I give a fuck because it is going to change my life (and yours) on a massive scale. When im sitting in a cold house because I cannot afford to heat it. Carbon taxes have taken all my extra cash, there are no jobs, and the rich continue to live in extreme luxery.
Of course pollution should be reduced, but charging the man on the street trillions in carbon taxes and promoting a false argument is not the way to go about it.
bigness, thanks for your take on this topic. I agree - carbon is only one part of an overall massive destruction of planet resources that we need to curb. The bickering about carbon is just one more distraction from a much bigger problem.
zoolander, there won't be jobs/homes etc. for anyone if all the oceans go barren, all the bees die, and all the soil is salty. Overfishing, collapsing monocultures, and desertification are all happening NOW.
Zoolander, your hysteria about carbon taxes is, while rather classist and selfish, also about the fact that indeed we could see green becoming the basis of the next speculative bubble. Nevertheless, in the context of BDs position, that's not exactly relevant to the central problem of dealing creatively as designers and creating a discussion based on actual research around the tensions of the environment. Putting your hand up to block the sun isn't gonna make the sun go away. The point about this unfolding story is that there is scientific proof, which should never be confused with absolute, capital T truth (you are kidding yourself if you think any knowledge is ever complete), and then we have architecture ayatollahs that seem bent on blockading proof in favor of their politics while swaying architects away from actually addressing the issue.
I would love to see Glancey take his position onto the Guardian. He would be wraked over the coals.
LB,
Bees are dying at an alarming rate.
A lot of evidence points to the massive amounts of pesticide and other chemicals sprayed over crops and also GM food as being the primary cause of this problem.
As you know, with no bees pollonation is greatly reduced.
Yet again this problem is not caused by the innocent man on the street (who is always blamed and has to pay the big $$ to correct the fault), but by scientists playing God as usual.
Rid the world of scientists and the world would be a much better place.
In the past 15 years I have seen not progressive steps by science by things gradually getting worse. One example is these new low energy light bulbs which are more harmful to the environment than the old style. The new ones cost 10 times the prices, last no longer and produce a poor quality of light, yet by law I cannont by the old ones.
Another con.
Derek
zoolander, scientists made the internet.
zoolander,
this may be the most asinine statement of the year
Rid the world of scientists and the world would be a much better place
scientists don't make policy. you seem to be confusing science with industry-driven policy.
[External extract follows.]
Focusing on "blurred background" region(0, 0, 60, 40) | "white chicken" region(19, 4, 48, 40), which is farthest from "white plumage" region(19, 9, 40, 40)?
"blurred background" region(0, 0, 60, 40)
the new low energy light bulbs are not more harmful than the older ones, if looking at full energy cycle.
even with the miniscule amount of mercury contained within them (which can be recaptured if disposed of properly) AND the amount of mercury released by burning coal to power CFLs, it is still less than 1/2 of the mercury emitted by burning coal to power incandescents. not to mention the significant energy reductions, which result in savings of tens of billions of dollars per year in the u.s. alone.
by law, you can't buy the old ones because there were 1-2% efficient. however, incandescents weren't outlawed, just inefficient ones. there have been a number of breakthroughs in the last few years on efficient incandescents.
what still needs a ton of work, and this can be said for almost every industry, is that the full cycle needs to be looked at. innovative municipalities (e.g. vancouver's zero waste challenge), design for disassembly and buyback programs will make new technology significantly less harmful than the energy wasting incandescents of yesteryear.